# EXERCISE GOAL
Revise the material from the line containing "What distance would" through the end, inclusive, replacing "farther" with "further" and leaving everything else unchanged.

# DATA EXCERPTS
>> Begin
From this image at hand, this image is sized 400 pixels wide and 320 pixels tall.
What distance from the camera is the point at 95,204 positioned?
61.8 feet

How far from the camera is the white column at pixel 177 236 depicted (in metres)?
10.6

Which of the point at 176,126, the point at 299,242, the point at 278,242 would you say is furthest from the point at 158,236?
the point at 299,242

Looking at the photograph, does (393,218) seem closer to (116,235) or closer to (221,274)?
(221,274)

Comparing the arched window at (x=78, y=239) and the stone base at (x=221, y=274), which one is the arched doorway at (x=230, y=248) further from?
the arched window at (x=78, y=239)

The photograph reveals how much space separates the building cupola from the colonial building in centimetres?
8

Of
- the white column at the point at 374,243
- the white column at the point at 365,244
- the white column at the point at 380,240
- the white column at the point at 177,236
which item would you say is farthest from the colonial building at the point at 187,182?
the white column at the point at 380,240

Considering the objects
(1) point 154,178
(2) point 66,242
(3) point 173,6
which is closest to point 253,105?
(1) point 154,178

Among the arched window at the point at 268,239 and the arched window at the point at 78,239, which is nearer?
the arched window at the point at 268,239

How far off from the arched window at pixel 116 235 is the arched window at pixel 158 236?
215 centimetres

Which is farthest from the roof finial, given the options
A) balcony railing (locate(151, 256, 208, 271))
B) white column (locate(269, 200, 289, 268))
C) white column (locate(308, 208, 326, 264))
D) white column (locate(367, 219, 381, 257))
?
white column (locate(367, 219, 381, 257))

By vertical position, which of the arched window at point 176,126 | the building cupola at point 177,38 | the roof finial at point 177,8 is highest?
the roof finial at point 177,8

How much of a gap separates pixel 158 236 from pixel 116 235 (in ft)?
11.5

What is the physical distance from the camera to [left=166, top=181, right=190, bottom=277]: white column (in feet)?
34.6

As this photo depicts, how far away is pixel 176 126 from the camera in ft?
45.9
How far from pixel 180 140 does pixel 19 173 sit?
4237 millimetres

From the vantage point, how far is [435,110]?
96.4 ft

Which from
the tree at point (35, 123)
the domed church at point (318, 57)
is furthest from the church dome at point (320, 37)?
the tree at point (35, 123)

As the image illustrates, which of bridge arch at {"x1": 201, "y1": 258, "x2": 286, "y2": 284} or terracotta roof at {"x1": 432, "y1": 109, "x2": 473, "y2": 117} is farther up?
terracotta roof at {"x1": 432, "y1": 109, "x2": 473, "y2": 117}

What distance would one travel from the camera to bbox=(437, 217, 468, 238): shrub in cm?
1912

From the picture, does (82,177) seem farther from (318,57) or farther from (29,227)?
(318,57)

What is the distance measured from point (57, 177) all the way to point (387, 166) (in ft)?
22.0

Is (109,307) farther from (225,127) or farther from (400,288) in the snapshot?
>> End
# TASK OUTPUT
What distance would one travel from the camera to bbox=(437, 217, 468, 238): shrub in cm?
1912

From the picture, does (82,177) seem further from (318,57) or further from (29,227)?
(318,57)

What is the distance measured from point (57, 177) all the way to point (387, 166) (in ft)?
22.0

Is (109,307) further from (225,127) or further from (400,288) in the snapshot?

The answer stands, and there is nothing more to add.